--- Data for review Enclosed Below ---

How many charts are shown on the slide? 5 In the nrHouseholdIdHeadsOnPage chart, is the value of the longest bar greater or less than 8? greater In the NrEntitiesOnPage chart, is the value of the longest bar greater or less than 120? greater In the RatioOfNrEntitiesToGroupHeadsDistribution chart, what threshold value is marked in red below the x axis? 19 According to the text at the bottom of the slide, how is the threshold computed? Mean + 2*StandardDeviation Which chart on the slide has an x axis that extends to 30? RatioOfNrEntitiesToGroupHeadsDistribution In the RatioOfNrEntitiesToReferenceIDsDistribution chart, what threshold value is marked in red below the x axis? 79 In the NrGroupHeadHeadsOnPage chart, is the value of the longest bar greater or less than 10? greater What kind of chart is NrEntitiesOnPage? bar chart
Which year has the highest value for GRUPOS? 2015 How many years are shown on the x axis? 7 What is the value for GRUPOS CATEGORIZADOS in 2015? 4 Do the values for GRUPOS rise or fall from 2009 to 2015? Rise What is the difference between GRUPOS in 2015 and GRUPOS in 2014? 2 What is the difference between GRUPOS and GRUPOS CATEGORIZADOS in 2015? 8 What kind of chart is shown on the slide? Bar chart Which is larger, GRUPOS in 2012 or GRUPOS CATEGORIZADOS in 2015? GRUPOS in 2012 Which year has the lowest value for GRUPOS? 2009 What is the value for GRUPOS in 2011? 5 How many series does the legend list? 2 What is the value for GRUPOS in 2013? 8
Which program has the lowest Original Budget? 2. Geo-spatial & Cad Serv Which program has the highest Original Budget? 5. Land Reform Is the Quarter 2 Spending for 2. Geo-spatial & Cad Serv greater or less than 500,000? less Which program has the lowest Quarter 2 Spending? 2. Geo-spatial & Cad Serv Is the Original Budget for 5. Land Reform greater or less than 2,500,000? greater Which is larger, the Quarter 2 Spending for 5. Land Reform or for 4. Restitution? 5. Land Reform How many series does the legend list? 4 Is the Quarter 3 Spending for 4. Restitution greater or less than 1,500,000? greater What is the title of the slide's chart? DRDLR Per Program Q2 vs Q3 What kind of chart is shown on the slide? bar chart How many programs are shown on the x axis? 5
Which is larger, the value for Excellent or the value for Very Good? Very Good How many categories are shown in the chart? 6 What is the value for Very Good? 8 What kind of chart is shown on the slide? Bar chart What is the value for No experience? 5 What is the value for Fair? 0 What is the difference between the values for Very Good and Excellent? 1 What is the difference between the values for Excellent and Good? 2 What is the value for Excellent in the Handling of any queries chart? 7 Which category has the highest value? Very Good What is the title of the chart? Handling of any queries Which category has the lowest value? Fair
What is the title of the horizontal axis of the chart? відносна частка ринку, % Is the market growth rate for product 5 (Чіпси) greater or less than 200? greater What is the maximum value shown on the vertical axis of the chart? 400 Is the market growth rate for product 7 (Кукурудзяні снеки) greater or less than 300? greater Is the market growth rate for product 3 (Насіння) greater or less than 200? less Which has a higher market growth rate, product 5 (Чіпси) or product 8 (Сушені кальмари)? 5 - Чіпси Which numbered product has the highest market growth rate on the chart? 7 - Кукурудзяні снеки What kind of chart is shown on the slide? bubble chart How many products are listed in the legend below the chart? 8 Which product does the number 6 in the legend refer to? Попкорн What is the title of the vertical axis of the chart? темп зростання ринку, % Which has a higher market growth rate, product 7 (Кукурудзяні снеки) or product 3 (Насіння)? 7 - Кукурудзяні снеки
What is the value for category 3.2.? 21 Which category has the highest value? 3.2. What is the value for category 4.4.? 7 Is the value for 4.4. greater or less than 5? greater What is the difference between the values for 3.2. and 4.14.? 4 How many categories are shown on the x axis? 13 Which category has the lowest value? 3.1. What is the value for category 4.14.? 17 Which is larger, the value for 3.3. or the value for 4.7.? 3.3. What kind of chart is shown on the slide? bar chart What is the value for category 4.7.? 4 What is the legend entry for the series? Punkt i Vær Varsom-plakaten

--- End of Enclosed Data for review ---

## Task instructions
Return all of the rows above word for word, with nothing added or changed.

## Task solution
How many charts are shown on the slide? 5 In the nrHouseholdIdHeadsOnPage chart, is the value of the longest bar greater or less than 8? greater In the NrEntitiesOnPage chart, is the value of the longest bar greater or less than 120? greater In the RatioOfNrEntitiesToGroupHeadsDistribution chart, what threshold value is marked in red below the x axis? 19 According to the text at the bottom of the slide, how is the threshold computed? Mean + 2*StandardDeviation Which chart on the slide has an x axis that extends to 30? RatioOfNrEntitiesToGroupHeadsDistribution In the RatioOfNrEntitiesToReferenceIDsDistribution chart, what threshold value is marked in red below the x axis? 79 In the NrGroupHeadHeadsOnPage chart, is the value of the longest bar greater or less than 10? greater What kind of chart is NrEntitiesOnPage? bar chart
Which year has the highest value for GRUPOS? 2015 How many years are shown on the x axis? 7 What is the value for GRUPOS CATEGORIZADOS in 2015? 4 Do the values for GRUPOS rise or fall from 2009 to 2015? Rise What is the difference between GRUPOS in 2015 and GRUPOS in 2014? 2 What is the difference between GRUPOS and GRUPOS CATEGORIZADOS in 2015? 8 What kind of chart is shown on the slide? Bar chart Which is larger, GRUPOS in 2012 or GRUPOS CATEGORIZADOS in 2015? GRUPOS in 2012 Which year has the lowest value for GRUPOS? 2009 What is the value for GRUPOS in 2011? 5 How many series does the legend list? 2 What is the value for GRUPOS in 2013? 8
Which program has the lowest Original Budget? 2. Geo-spatial & Cad Serv Which program has the highest Original Budget? 5. Land Reform Is the Quarter 2 Spending for 2. Geo-spatial & Cad Serv greater or less than 500,000? less Which program has the lowest Quarter 2 Spending? 2. Geo-spatial & Cad Serv Is the Original Budget for 5. Land Reform greater or less than 2,500,000? greater Which is larger, the Quarter 2 Spending for 5. Land Reform or for 4. Restitution? 5. Land Reform How many series does the legend list? 4 Is the Quarter 3 Spending for 4. Restitution greater or less than 1,500,000? greater What is the title of the slide's chart? DRDLR Per Program Q2 vs Q3 What kind of chart is shown on the slide? bar chart How many programs are shown on the x axis? 5
Which is larger, the value for Excellent or the value for Very Good? Very Good How many categories are shown in the chart? 6 What is the value for Very Good? 8 What kind of chart is shown on the slide? Bar chart What is the value for No experience? 5 What is the value for Fair? 0 What is the difference between the values for Very Good and Excellent? 1 What is the difference between the values for Excellent and Good? 2 What is the value for Excellent in the Handling of any queries chart? 7 Which category has the highest value? Very Good What is the title of the chart? Handling of any queries Which category has the lowest value? Fair
What is the title of the horizontal axis of the chart? відносна частка ринку, % Is the market growth rate for product 5 (Чіпси) greater or less than 200? greater What is the maximum value shown on the vertical axis of the chart? 400 Is the market growth rate for product 7 (Кукурудзяні снеки) greater or less than 300? greater Is the market growth rate for product 3 (Насіння) greater or less than 200? less Which has a higher market growth rate, product 5 (Чіпси) or product 8 (Сушені кальмари)? 5 - Чіпси Which numbered product has the highest market growth rate on the chart? 7 - Кукурудзяні снеки What kind of chart is shown on the slide? bubble chart How many products are listed in the legend below the chart? 8 Which product does the number 6 in the legend refer to? Попкорн What is the title of the vertical axis of the chart? темп зростання ринку, % Which has a higher market growth rate, product 7 (Кукурудзяні снеки) or product 3 (Насіння)? 7 - Кукурудзяні снеки
What is the value for category 3.2.? 21 Which category has the highest value? 3.2. What is the value for category 4.4.? 7 Is the value for 4.4. greater or less than 5? greater What is the difference between the values for 3.2. and 4.14.? 4 How many categories are shown on the x axis? 13 Which category has the lowest value? 3.1. What is the value for category 4.14.? 17 Which is larger, the value for 3.3. or the value for 4.7.? 3.3. What kind of chart is shown on the slide? bar chart What is the value for category 4.7.? 4 What is the legend entry for the series? Punkt i Vær Varsom-plakaten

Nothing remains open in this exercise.